> [Instruction]
Output every entry exactly as written.

> [Dataset records]

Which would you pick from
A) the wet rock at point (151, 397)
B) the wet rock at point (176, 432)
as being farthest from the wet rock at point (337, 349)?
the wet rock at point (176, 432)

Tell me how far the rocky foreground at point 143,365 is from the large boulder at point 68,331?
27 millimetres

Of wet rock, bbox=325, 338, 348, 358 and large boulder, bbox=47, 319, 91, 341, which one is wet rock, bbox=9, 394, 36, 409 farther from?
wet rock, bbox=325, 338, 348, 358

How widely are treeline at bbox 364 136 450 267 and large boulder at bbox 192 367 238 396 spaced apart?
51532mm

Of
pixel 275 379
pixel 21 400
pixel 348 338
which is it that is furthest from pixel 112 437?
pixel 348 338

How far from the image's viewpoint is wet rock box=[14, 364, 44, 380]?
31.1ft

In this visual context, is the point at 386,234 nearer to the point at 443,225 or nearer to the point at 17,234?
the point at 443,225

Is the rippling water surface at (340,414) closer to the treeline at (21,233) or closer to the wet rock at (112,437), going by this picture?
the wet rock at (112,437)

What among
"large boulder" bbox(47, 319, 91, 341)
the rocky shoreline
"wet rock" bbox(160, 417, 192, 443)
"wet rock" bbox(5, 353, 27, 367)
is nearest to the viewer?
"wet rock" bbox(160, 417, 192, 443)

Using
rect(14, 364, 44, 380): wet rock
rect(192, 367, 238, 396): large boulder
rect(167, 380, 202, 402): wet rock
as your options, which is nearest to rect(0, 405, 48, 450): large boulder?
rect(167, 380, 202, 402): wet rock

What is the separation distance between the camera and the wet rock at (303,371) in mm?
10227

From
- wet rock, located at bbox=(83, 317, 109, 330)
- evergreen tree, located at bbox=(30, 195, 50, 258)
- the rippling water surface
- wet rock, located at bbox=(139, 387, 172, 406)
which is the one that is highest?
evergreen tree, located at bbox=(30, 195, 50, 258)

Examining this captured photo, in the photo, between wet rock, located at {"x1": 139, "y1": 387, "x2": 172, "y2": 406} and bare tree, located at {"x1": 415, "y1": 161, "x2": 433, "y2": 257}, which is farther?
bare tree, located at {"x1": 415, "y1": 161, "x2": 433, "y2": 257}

> [Final result]
Which would you pick from
A) the wet rock at point (151, 397)
B) the wet rock at point (176, 432)
as being farthest from the wet rock at point (337, 349)?
the wet rock at point (176, 432)

Tell me how far the rocky foreground at point 143,365 is from the large boulder at point 68,331?
27 millimetres

Of wet rock, bbox=325, 338, 348, 358 and large boulder, bbox=47, 319, 91, 341, which one is wet rock, bbox=9, 394, 36, 409 farther from?
wet rock, bbox=325, 338, 348, 358

How widely are treeline at bbox 364 136 450 267 and large boulder at bbox 192 367 238 396 spaced apart?
51532mm

Of
pixel 275 379
pixel 21 400
pixel 348 338
which is it that is furthest from pixel 112 437?
pixel 348 338

How far from the image's viewpoint is wet rock box=[14, 364, 44, 380]?
31.1ft

In this visual context, is the point at 386,234 nearer to the point at 443,225 or nearer to the point at 17,234?
the point at 443,225

Is the rippling water surface at (340,414) closer to the treeline at (21,233) or closer to the wet rock at (112,437), going by this picture?
the wet rock at (112,437)

What among
"large boulder" bbox(47, 319, 91, 341)
the rocky shoreline
"wet rock" bbox(160, 417, 192, 443)
"wet rock" bbox(5, 353, 27, 367)
is nearest to the viewer?
"wet rock" bbox(160, 417, 192, 443)

Using
rect(14, 364, 44, 380): wet rock
rect(192, 367, 238, 396): large boulder
rect(167, 380, 202, 402): wet rock
as your options, which is nearest to rect(0, 405, 48, 450): large boulder?
rect(167, 380, 202, 402): wet rock

What is the separation distance between the camera and the wet rock at (303,371) in mm?
10227

From
- wet rock, located at bbox=(83, 317, 109, 330)
- evergreen tree, located at bbox=(30, 195, 50, 258)
- the rippling water surface
- wet rock, located at bbox=(139, 387, 172, 406)
which is the one that is highest?
evergreen tree, located at bbox=(30, 195, 50, 258)

Examining this captured photo, in the photo, between wet rock, located at {"x1": 139, "y1": 387, "x2": 172, "y2": 406} and bare tree, located at {"x1": 415, "y1": 161, "x2": 433, "y2": 257}, which is farther?
bare tree, located at {"x1": 415, "y1": 161, "x2": 433, "y2": 257}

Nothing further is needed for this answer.